──────── Text shown

A gluten-free copycat of a restaurant favorite that’s full of bold flavor!
Even before I had to begin eating gluten-free, I always loved lettuce wraps. They’re light, crunchy, and (mostly) healthy. When I came across this recipe, I was hopeful it would be a successful Asian dish I could make at home. The verdict? Definitely a keeper.
I broke down and bought a new-to-me ingredient for this recipe: mirin. I did a lot of research trying to figure out a way to get around purchasing it, but none of the replacements were any more convenient. I used to shy away from cooking Asian dishes because of the long list of ingredients I didn’t have in my pantry. About a year and a half ago I broke down and finally bought some of those staples, and I’m so glad I did! Now I have a little corner in my pantry dedicated to those types of ingredients. They last quite a while, so if you’re wondering if you should invest in those specialty ingredients, do it!
Ok, back to this awesome recipe.
After the small pieces of chicken breast are coated in a mixture of corn starch and GF soy sauce, the go into a hot skillet until cooked. The cornstarch helps give the chicken an amazing texture when it cooks. The last step is to let the chicken and zucchini/garlic simmer in a perfectly sweet-and-spicy sauce, giving each bite tonsssss of flavor. We both thought it was pretty spicy (in a good way!), so be ready for it!
I used gluten-free soy sauce but you can use regular if that’s not an issue for you. If you aren’t a fan of lettuce wraps, you can also serve this over rice! Thanks to the quick stir-fry method, this came together really quickly, making it a great weeknight meal. I hope you’ll try it!
Kung Pao Chicken Lettuce Wraps
- 1lb chicken breasts, chopped very small
- 3 Tablespoons GF tamari or soy sauce, divided
- 2 Tablespoons cornstarch, divided
- 1/4 cup water
- 2 Tablespoons mirin
- 1 1/2 Tablespoons Sriracha
- 2 teaspoons brown sugar
- 1 teaspoon rice vinegar
- 1 teaspoon sesame oil
- 1 Tablespoons + 1 tsp vegetable oil, divided
- 1 small zucchini, chopped small
- 1 clove of garlic, minced
- 2 green onions, chopped
- Lettuce leaves (I used butter lettuce but iceburg or baby romaine work well too)

────────────────
──────── Data section

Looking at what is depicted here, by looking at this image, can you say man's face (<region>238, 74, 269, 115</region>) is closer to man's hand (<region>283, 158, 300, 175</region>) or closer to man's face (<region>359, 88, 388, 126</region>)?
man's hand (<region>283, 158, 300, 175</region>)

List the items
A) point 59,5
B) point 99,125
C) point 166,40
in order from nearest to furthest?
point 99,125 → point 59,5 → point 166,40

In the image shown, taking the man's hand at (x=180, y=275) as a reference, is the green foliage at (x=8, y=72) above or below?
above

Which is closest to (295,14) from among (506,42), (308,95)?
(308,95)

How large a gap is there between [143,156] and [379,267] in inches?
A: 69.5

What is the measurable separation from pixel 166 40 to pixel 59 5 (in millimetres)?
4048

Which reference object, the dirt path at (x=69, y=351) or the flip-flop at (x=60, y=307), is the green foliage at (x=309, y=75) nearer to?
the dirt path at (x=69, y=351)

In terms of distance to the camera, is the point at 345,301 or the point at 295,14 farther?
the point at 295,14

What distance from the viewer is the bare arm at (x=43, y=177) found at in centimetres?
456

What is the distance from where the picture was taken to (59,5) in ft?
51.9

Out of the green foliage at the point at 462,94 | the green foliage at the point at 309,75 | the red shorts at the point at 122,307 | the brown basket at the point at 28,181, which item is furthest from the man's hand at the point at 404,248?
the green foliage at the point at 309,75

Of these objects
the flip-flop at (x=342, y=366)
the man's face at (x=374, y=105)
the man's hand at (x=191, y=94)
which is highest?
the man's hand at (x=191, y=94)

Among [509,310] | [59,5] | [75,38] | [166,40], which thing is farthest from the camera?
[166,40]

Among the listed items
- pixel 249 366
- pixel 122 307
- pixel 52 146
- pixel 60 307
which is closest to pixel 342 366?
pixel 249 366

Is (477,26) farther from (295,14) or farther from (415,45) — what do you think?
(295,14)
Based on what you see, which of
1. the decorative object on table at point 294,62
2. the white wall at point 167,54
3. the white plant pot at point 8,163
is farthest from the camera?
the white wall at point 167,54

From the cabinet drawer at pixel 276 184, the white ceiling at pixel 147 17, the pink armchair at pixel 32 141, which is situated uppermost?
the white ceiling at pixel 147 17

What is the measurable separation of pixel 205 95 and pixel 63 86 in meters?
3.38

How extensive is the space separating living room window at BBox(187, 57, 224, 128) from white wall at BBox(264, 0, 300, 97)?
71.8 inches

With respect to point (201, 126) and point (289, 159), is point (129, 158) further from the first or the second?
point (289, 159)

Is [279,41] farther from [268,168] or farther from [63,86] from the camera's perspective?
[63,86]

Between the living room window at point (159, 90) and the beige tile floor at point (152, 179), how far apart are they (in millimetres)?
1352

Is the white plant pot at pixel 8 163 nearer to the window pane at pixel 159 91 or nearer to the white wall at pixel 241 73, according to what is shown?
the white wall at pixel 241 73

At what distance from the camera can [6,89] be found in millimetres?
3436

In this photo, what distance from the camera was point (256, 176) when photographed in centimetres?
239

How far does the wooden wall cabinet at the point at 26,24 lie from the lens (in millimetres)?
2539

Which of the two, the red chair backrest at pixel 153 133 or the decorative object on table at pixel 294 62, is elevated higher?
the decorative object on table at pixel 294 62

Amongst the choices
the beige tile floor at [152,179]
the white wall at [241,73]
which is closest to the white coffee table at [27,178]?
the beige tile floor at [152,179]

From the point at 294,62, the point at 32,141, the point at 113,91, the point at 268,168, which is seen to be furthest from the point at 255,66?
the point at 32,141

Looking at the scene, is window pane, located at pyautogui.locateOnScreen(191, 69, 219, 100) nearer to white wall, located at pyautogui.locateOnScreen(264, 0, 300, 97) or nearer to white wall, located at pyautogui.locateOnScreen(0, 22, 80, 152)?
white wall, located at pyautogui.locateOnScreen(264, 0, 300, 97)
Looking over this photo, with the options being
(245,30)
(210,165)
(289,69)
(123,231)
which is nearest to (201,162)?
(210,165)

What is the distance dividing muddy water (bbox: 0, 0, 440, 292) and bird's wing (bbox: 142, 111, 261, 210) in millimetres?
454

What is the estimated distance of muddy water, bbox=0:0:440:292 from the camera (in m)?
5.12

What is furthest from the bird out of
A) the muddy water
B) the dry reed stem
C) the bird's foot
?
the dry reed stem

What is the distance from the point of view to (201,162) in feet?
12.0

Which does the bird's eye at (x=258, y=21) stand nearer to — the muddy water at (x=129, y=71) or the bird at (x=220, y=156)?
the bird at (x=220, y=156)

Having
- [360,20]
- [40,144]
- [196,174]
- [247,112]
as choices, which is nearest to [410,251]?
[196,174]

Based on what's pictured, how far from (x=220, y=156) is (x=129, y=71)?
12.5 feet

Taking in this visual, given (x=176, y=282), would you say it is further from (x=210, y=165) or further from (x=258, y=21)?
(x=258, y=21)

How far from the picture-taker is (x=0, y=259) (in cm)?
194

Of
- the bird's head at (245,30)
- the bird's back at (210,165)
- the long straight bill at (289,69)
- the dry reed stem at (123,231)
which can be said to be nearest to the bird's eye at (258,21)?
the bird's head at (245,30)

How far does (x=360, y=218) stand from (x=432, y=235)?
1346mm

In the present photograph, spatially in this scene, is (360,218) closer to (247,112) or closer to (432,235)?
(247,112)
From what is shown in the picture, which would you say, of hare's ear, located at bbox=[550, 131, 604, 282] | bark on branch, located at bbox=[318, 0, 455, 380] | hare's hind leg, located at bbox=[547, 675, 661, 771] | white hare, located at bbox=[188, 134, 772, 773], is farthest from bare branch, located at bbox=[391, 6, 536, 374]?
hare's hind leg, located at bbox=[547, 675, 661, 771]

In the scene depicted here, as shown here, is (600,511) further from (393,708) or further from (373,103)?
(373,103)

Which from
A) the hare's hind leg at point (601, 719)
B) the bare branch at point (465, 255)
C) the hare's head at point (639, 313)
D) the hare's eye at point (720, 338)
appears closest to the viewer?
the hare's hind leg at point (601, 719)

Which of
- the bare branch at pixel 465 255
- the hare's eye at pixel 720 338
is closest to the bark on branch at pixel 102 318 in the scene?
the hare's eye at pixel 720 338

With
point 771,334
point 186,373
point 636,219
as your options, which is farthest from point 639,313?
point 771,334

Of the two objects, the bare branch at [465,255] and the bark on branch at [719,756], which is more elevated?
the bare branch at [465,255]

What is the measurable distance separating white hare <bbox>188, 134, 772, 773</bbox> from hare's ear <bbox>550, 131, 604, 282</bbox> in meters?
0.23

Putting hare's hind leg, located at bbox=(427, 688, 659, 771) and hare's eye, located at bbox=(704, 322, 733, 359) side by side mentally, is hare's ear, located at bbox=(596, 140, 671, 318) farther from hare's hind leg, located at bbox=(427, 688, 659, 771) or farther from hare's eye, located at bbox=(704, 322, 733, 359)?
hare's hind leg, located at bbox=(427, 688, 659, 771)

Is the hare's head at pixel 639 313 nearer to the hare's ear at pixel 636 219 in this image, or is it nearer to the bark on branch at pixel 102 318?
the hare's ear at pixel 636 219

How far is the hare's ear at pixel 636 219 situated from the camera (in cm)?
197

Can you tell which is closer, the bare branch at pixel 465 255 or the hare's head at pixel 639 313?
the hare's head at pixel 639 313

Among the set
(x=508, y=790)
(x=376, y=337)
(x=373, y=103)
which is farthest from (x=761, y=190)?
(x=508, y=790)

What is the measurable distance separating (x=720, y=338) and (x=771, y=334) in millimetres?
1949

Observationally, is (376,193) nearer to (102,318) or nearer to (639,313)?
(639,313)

────────────────
──────── Data section

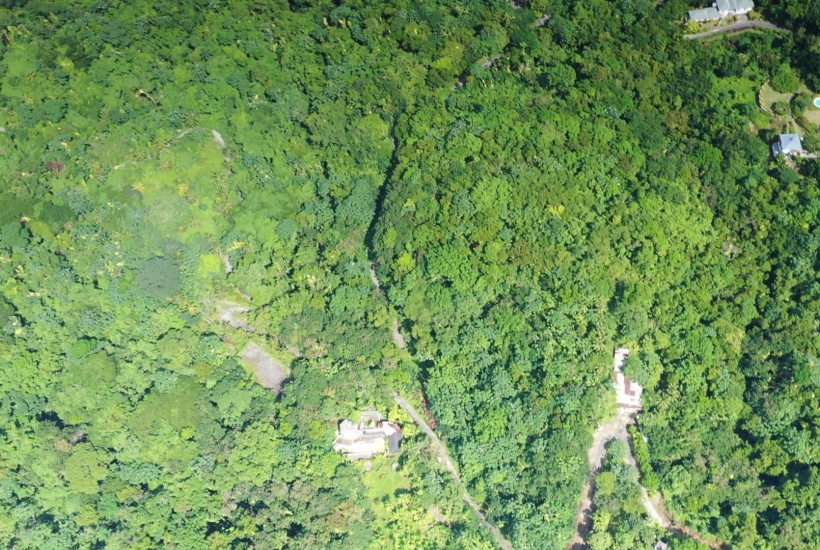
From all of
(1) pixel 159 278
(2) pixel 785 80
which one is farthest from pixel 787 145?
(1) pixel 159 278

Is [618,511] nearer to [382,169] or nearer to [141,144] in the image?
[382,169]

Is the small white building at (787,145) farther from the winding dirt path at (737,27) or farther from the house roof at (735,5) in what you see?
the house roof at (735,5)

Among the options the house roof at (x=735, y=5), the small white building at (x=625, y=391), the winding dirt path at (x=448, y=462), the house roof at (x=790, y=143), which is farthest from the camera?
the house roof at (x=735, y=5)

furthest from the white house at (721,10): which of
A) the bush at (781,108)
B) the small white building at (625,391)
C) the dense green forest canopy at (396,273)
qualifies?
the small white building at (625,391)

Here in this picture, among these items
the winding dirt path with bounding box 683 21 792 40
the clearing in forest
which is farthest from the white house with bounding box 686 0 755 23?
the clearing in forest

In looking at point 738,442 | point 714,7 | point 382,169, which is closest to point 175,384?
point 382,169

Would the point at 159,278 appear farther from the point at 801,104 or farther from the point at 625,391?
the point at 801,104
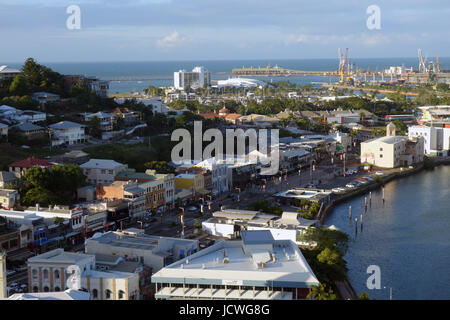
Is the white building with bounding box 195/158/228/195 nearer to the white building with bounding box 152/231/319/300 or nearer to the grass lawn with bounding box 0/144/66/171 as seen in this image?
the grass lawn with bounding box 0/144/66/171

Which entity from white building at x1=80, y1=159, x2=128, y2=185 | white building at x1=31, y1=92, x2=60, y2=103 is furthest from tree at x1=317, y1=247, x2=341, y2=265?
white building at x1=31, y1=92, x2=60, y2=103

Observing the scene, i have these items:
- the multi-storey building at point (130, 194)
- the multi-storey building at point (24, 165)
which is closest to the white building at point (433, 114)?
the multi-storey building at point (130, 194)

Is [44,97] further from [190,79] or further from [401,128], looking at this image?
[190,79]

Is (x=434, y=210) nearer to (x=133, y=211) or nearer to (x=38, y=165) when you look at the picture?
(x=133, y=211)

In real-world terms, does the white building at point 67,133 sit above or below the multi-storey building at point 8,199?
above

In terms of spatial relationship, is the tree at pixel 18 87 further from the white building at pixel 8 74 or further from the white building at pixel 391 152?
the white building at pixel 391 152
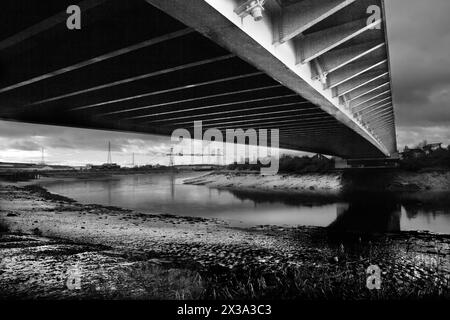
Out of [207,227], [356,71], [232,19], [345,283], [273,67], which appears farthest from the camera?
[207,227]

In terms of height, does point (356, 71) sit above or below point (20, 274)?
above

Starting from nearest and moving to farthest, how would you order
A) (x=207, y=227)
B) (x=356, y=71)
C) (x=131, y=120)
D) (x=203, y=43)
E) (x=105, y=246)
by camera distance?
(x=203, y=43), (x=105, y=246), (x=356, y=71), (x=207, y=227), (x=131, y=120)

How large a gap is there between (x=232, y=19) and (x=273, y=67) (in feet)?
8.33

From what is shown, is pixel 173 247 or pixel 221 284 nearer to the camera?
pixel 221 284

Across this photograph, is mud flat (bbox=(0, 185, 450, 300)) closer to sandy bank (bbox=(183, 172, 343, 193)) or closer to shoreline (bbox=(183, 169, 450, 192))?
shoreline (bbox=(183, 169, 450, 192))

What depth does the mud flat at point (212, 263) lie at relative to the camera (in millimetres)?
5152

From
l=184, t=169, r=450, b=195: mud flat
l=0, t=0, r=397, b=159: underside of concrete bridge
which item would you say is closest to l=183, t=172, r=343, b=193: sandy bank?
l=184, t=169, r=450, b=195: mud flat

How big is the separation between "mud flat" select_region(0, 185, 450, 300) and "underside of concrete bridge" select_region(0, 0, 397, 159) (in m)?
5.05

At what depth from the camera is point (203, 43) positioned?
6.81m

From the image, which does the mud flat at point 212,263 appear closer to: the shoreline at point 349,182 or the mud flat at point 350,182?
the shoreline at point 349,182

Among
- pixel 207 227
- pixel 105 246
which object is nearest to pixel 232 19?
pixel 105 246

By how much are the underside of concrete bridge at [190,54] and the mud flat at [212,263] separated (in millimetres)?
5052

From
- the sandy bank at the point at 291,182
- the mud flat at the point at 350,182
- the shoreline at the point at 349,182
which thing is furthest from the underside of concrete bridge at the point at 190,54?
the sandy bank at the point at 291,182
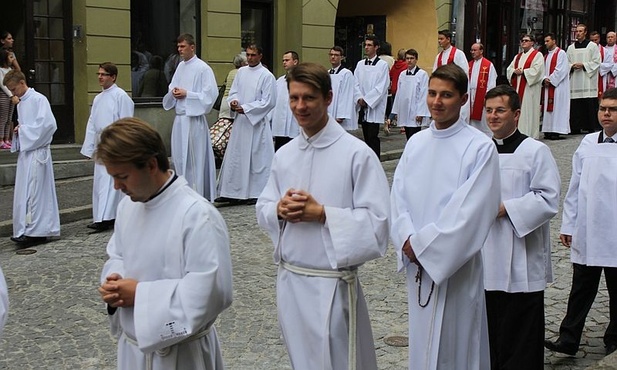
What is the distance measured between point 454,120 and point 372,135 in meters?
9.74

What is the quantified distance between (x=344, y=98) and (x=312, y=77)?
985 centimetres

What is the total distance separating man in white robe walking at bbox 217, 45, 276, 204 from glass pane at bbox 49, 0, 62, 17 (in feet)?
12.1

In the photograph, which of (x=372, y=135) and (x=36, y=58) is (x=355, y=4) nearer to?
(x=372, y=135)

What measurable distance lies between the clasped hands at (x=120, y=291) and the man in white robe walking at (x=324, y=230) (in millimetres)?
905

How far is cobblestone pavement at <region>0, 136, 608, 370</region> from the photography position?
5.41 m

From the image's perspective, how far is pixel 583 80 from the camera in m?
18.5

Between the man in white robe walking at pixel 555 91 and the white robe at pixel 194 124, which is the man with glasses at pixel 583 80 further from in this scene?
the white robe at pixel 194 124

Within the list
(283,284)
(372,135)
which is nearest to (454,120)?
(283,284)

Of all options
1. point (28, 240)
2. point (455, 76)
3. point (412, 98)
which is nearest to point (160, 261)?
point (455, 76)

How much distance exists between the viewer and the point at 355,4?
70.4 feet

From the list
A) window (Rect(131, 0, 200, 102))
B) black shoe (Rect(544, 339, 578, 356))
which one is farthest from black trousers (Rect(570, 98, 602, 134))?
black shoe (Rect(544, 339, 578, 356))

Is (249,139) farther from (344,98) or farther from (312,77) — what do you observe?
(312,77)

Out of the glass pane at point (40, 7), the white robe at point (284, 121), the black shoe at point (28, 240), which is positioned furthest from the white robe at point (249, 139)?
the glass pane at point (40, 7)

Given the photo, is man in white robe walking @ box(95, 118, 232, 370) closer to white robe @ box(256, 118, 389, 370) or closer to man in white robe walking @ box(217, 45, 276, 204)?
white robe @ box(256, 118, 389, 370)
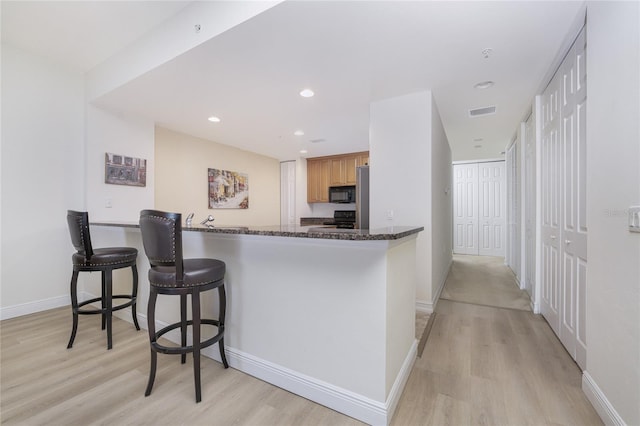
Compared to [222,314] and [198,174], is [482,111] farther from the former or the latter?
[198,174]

────────────────

Please answer these questions from the recipe text:
(a) What new-to-me ingredient did the writer buy for this recipe?
(b) What type of lettuce did the writer use?
(c) What can the dish be served over instead of lettuce?
The rows are separate material and have no connection to the recipe text.

Exercise result:
(a) Mirin
(b) Butter lettuce
(c) Rice